Celestials Hard At Play

No good deed ever goes unpunished on planet Earth. Like taking care of your elderly mother for the past 16 years. Imagine my surprise when I finally found out that, not only is the world punishing me for caring enough about my mother to want to take care of her at home in her old age, the celestial powers-that-be are also making me pay for my care giving. That's right, the "real" gods. The spoiled Trulane "gods" of this universe (watch the Star Trek episode The Squire of Gothos if you don't get it) who wander the cosmos in search of toys to play with and life forms to abuse. Here's a "fun" human toy story for you.

In November 2009 my mother went into convulsions on our living room couch (and then she went into a coma at the hospital for two days) from a severe gall bladder attack and I had to call 9-1-1. With a cordless phone in one hand and holding my mother with my other arm we waited 45 Freakin Minutes! until the ambulance finally arrived. But it wasn't the Snow Shoe EMS, only a mile away, it was the Bellefonte EMS. After they knocked over most of the furniture in our living room, they finally got Mom out the door and into the ambulance. And, all during this time, a paramedic from Mt. Nittany Medical Center, who came in a separate vehicle and who would, no doubt, bill her separately, watched and chewed on a toothpick. The dumb son-of-bitch did ABSOLUTELY NOTHING!

Where was Snow Shoe EMS when we needed them? If they'd gotten here in ten or fifteen minutes instead of Bellefonte EMS from 16 Freakin Miles Away! maybe my Mom wouldn't be in a wheelchair today. The only reason they arrived here at all is because I caught them going the wrong way (heading out of town toward Clarence) and I told the 9-1-1 operator that I was now flashing my driveway flood lights for them to see. Then I ran back into the living room to hold Mom and keep talking into the cordless phone. Finally, after 45 Freakin Minutes! (from when I called 9-1-1 to the arrival of EMS at the house), the ambulance arrived.

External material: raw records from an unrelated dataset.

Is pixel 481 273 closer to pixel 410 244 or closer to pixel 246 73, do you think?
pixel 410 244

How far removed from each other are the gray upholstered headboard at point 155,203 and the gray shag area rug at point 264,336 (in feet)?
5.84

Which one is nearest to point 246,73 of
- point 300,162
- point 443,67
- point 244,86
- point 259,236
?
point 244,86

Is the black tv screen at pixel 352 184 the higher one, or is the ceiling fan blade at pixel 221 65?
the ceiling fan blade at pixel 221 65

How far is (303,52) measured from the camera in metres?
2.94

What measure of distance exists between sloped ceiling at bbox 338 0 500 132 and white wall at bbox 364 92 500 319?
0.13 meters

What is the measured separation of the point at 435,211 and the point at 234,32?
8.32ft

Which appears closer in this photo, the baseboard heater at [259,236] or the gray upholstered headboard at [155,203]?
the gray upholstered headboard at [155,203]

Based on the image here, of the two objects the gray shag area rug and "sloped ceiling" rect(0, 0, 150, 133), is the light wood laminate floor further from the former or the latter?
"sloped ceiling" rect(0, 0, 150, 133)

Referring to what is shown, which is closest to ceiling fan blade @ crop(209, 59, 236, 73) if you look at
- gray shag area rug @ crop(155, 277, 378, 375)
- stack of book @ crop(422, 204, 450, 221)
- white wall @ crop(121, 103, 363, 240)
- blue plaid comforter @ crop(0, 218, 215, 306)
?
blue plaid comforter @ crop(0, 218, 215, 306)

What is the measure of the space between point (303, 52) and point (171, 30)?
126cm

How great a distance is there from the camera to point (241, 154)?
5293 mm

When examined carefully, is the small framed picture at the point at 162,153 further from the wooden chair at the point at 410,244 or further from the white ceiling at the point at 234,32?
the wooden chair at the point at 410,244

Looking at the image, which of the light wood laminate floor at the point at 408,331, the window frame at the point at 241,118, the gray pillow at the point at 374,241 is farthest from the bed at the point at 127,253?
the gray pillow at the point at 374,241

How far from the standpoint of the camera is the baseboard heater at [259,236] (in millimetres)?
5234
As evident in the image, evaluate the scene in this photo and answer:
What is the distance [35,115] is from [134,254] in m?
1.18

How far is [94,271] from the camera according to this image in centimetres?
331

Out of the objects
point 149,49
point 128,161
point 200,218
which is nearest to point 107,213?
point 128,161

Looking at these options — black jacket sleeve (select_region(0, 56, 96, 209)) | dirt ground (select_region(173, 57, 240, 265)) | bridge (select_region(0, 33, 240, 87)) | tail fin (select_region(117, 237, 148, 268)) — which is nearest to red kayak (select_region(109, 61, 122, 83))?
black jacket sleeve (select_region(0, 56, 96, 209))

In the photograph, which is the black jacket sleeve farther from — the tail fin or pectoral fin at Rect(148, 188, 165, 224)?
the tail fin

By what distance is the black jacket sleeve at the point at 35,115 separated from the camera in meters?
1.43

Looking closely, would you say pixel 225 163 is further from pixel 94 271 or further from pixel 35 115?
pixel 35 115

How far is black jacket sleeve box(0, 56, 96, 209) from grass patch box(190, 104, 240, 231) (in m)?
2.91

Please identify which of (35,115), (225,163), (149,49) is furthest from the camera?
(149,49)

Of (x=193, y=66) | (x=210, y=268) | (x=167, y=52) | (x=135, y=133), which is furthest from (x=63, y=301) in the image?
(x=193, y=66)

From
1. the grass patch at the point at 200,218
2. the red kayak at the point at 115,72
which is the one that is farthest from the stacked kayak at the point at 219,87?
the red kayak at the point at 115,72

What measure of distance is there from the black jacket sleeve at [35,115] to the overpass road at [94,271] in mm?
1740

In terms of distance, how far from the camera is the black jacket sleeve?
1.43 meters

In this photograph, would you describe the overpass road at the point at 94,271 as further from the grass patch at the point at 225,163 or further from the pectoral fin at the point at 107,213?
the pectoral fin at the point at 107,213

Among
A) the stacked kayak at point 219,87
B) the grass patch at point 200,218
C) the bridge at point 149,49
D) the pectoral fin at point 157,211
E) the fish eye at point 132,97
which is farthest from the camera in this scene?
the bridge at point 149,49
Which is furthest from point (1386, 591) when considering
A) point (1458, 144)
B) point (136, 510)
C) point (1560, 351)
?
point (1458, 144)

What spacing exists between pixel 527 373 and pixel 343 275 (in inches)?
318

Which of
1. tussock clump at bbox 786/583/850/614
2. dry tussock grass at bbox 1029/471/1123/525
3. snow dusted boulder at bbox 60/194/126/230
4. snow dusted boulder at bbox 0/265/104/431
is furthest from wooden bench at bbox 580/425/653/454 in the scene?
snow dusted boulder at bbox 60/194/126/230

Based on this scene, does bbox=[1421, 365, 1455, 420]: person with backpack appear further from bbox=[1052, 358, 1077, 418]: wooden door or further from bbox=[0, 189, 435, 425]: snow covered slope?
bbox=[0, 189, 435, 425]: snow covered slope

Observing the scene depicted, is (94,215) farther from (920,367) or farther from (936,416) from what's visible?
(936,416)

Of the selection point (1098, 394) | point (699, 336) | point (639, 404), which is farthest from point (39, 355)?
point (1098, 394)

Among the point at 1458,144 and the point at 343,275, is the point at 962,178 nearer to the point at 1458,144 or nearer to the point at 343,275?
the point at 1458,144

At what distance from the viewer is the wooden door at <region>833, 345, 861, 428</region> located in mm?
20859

Wait. It gets worse. The Celestial bastards were just beginning to have their medical fun with us.

Last July my appendix perforated and then burst and I almost died because I didn't know it for two days. Finally, a family friend (and a wonderful woman who cares about people) took me to the hospital where they saved my life with an emergency appendectomy, preceded by an emergency laparotomy that cut me open from way above my belly button to just above you-know-where. They filleted me like a fish and I still feel like a fish that'd been filleted. But it save my life.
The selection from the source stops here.